Dazu ist zweierlei notwendig: Erstens ein Bediengerät, mit dem Gäste aller Altersstufen mühelos umgehen können. "Wir denken an ähnliche Designs wie der iDrive von BMW oder der iPod von Apple", sagt Hartmann. Zweitens eine neue IT-Architektur, damit Hotels die Vielzahl ihrer Steuerungssysteme "von der Klimaanlage übers Telefonnetz bis zu den Back-Office- und Monitoring-Systemen" zentral kontrollieren können, auch um die Sicherheit zu erhöhen. Beides wird zurzeit von Siemens entwickelt.
Mit dieser unsichtbaren Technologie lassen sich vielfältige Ideen verwirklichen. So können Hotels ihren Gästen mit so genannten Energy-Score-Cards für umweltschonendes Handeln danken. Der Energieverbrauch pro Zimmer wird errechnet.
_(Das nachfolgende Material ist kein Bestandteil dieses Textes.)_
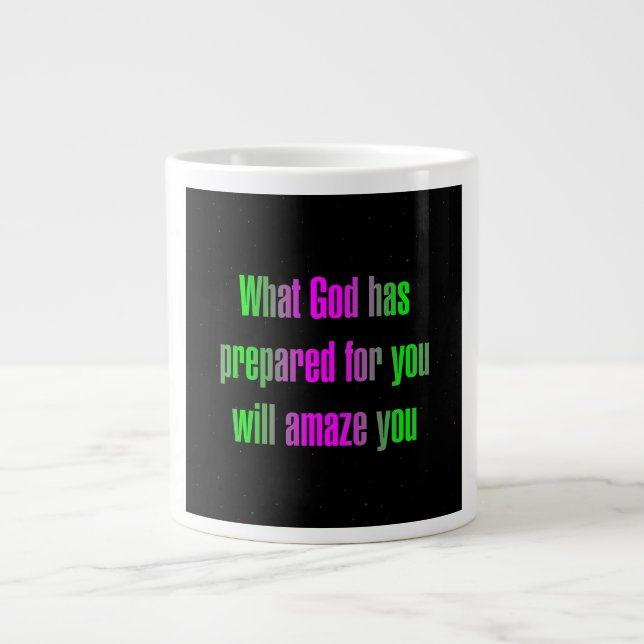 Encouragement Quote # 252 Giant Coffee Mug (Front)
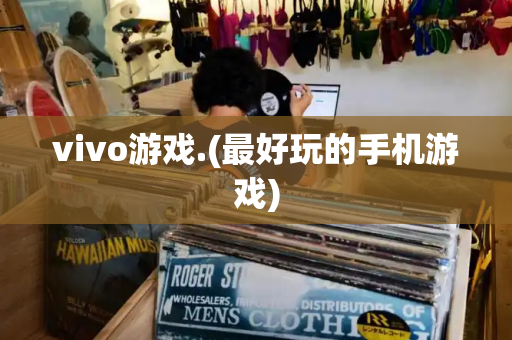 vivo游戏.(最好玩的手机游戏)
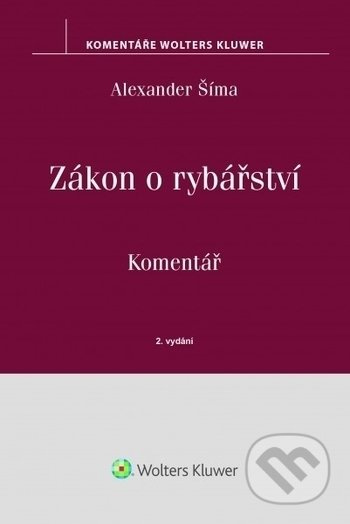 Zákon o rybářství (č. 99/2004 Sb.) (- komentář) - Alexander Šíma - kniha z kategorie Rybaření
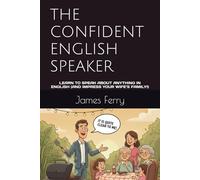 THE CONFIDENT ENGLISH SPEAKER: LEARN TO SPEAK ABOUT ANYTHING IN ENGLISH (AND IMPRESS YOUR WIFE’S FAMILY!)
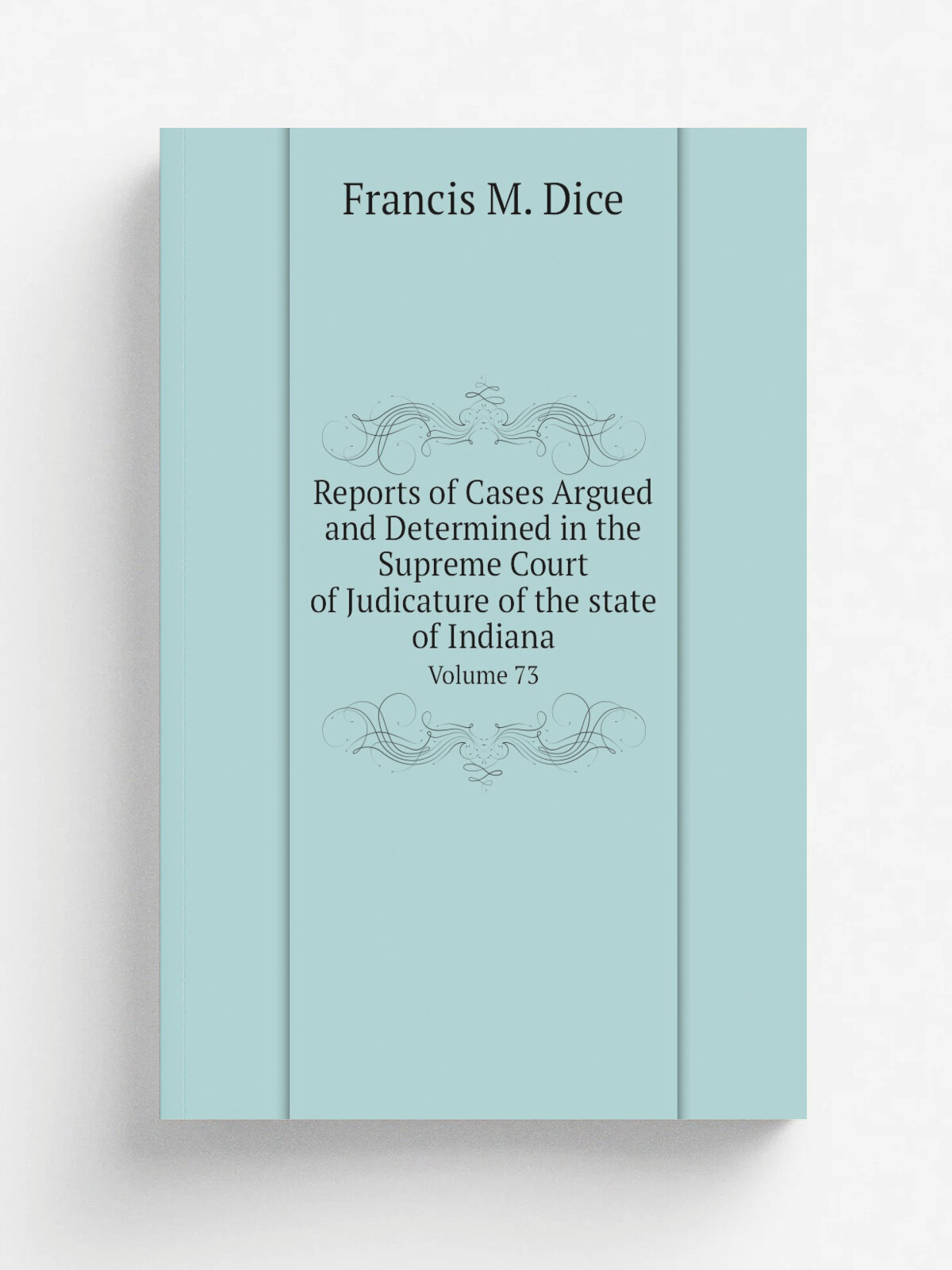 Reports of Cases Argued and Determined in the Supreme Court of Judicature of the state of Indiana. Volume 73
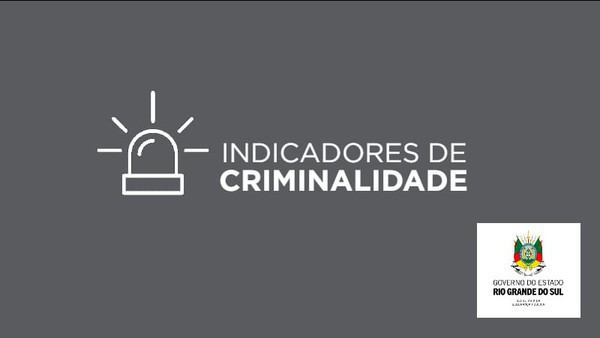 Capa SSP divulga indicadores criminais de 2022 no RS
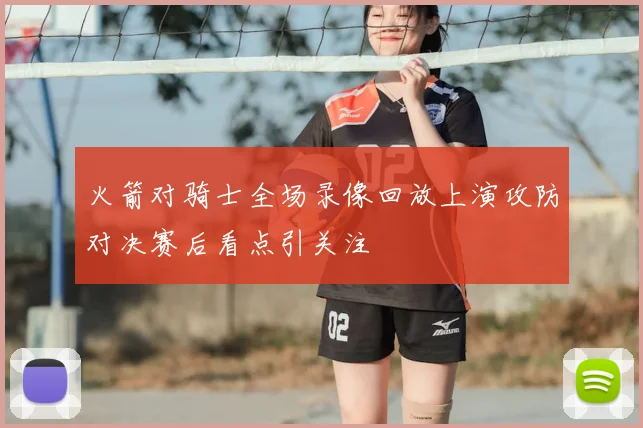 火箭对骑士全场录像回放上演攻防对决赛后看点引关注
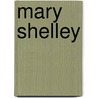 Mary Shelley by Emily W. Sunstein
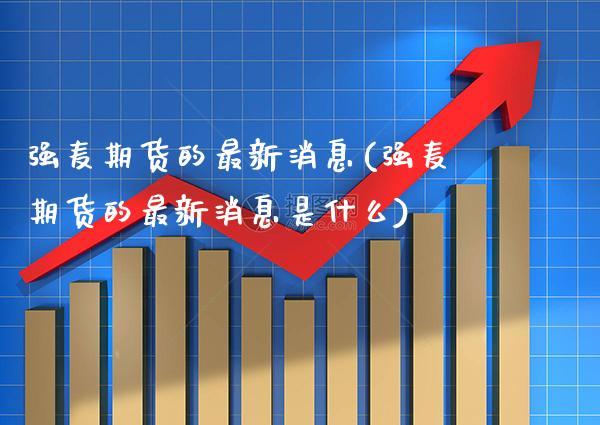 强麦期货的最新消息(强麦期货的最新消息是什么) (https://www.njaxzs.com/) 期货直播间 第1张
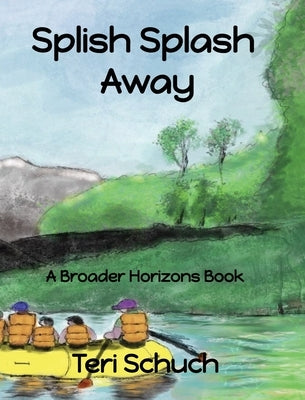 Splish Splash Away by Schuch, Teri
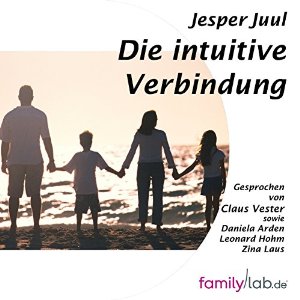 Jesper Juul: Die intuitive Verbindung: Wenn ein Elternteil besondere Bedeutung für das Kind hat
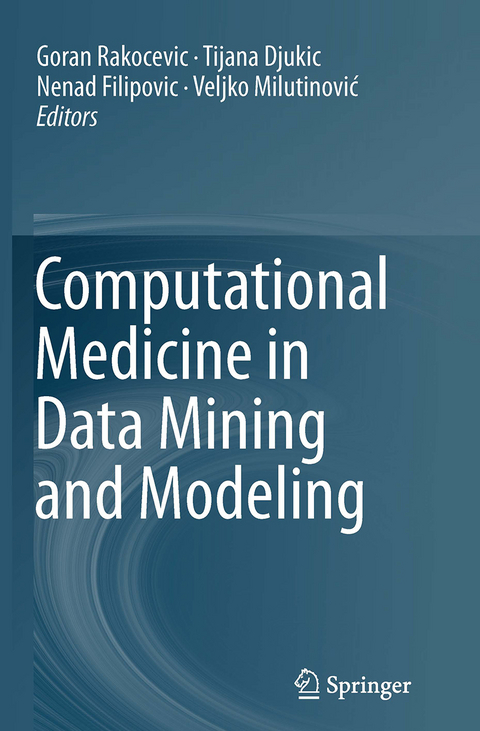 Computational Medicine in Data Mining and Modeling -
Wenn er besonders niedrig ist, können die Gäste beispielsweise Rabatt für die nächste Buchung erhalten. Das kann zu einem wichtigen Marketing-Element werden, da "grüne" Hotels meist von umweltbewussten Gästen genutzt werden. Ganz aktuell ist der Trend zu "Eco-Luxury": Resorts und Lodges, die den höchsten Ansprüchen genügen, aber in einem für die Umwelt verträglichen Maß. Diese Anlagen liegen an landschaftlich schönen Plätzen und fügen sich aufgrund ihrer Gestaltung und der Baumaterialien harmonisch ein. Statt gechlorter Pools gibt es künstliche Badeseen, die der Natur täuschend echt nachempfunden sind. Brauchwasser wird gefiltert und wieder verwendet.
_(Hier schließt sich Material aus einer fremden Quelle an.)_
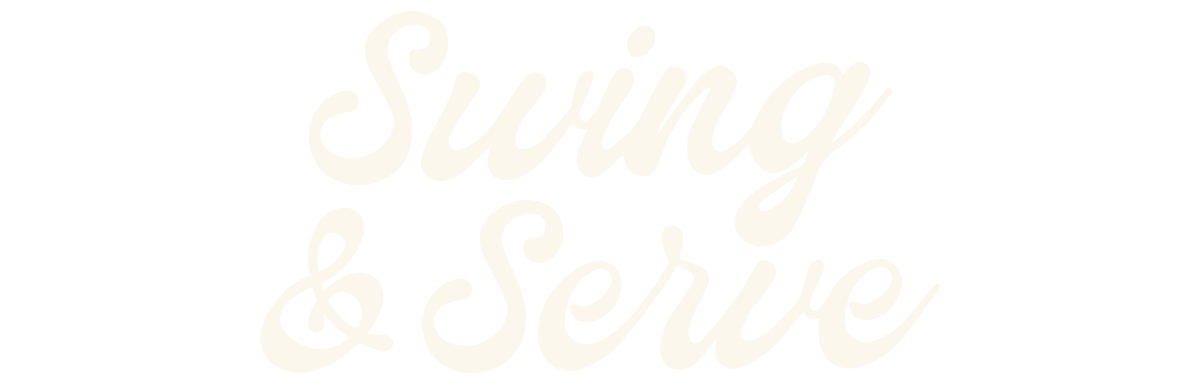 Swing & Serve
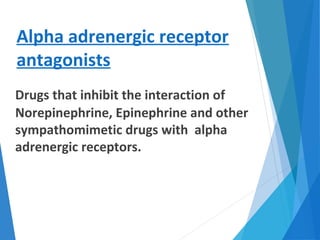 Alpha adrenergic receptor
antagonists
Drugs that inhibit the interaction of
Norepinephrine, Epinephrine and other
sympathomimetic drugs with alpha
adrenergic receptors.
 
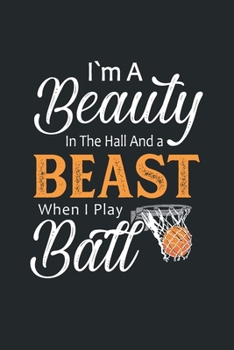 Paperback I'm A Beauty In The Hall and A Beast When I Play Ball: Basketball Notebook - Blank Lined Gift Ideas for Basketball Lovers (120 pages, 6x9 size) Book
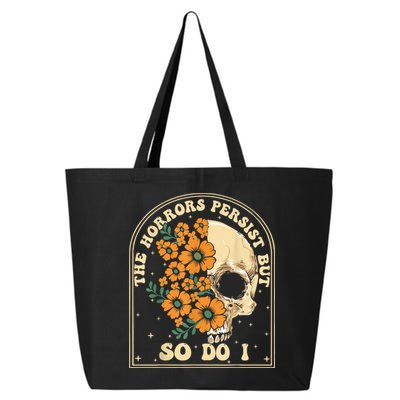 The Horrors Persist But So Do I 25L Jumbo Tote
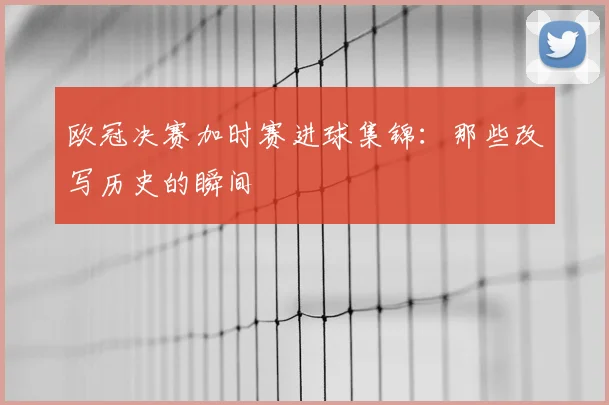 欧冠决赛加时赛进球集锦：那些改写历史的瞬间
Hotel unter Wasser. Völlig gegensätzliche Erlebniswelten entstehen derzeit vor allem im Nahen Osten, aber auch in den USA. So das Flyotel in Dubai, das wie ein Flügel 200 Meter über dem Meer in den Himmel ragen und das berühmte Burj al Arab in den Schatten stellen soll. Im neuen Stadtteil Bawadi entstehen Hotels mit insgesamt 29 000 Betten, davon allein 6 500 im Asia-Asia-Hotel, dem dann größten der Welt. In Las Vegas errichtet die MGM-Mirage-Gruppe ein "grünes" Citycenter mit einem 4 000-Betten-Hotel, Spielcasino, Einkaufszentren und Luxus-Eigentumswohnungen. Siemens liefert einen großen Teil der Anlagen (Hotelkomplexe). Auch bei einem weiteren, spektakulären Hotelprojekt, dem Hydropolis, wird Siemens beteiligt sein. Noch 2006 soll mit dem Bau im persischen Golf vor Dubai begonnen werden. Das 200-Zimmer-Hotel wird 20 m unter dem Meeresspiegel liegen. Der Münchner Architekt Joachim Hauser wurde von der Entwicklungsbehörde in Dubai mit der Planung beauftragt.
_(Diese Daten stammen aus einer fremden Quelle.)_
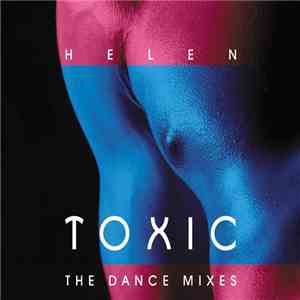 Helen  - Toxic (The Dance Mixes) FLAC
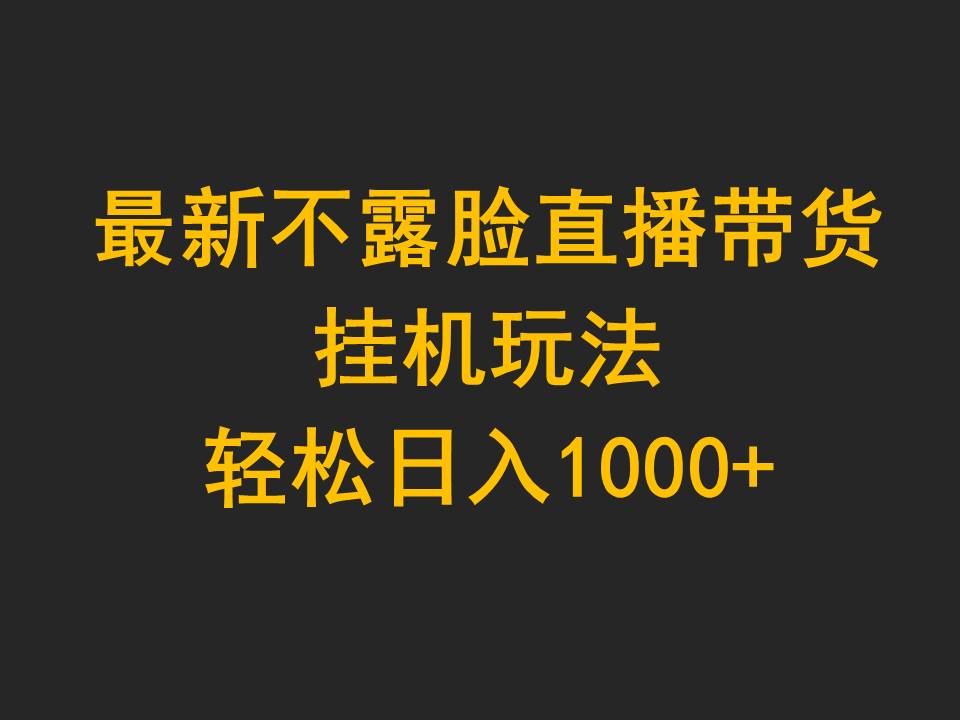 最新不露脸直播带货，挂机玩法，轻松日入1000+睿集资源栈-网赚项目-副业赚钱-互联网创业-资源整合睿集资源栈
Ohne Infrastruktur sind solche Mega-Projekte undenkbar. "Sie brauchen Energie, sie brauchen Wasser", fasst Michael Hartmann die Grundbedingungen zusammen. Mit dem Bau von Kraftwerken, Stromverteilungssystemen, Wasserpumpen und Recyclinganlagen ist Siemens von Anfang an ein Partner rund um die Welt. Einige Hoteliers denken indes schon über unseren Globus hinaus: So hat Star-Architekt Peter Inston für die Hilton-Gruppe das Luna-Hilton geplant, das ab etwa 2050 auf dem Mond eröffnet werden könnte. Das ist noch Zukunftsmusik, aber Siemens ist bereit, auch hier den Taktstock zu schwingen.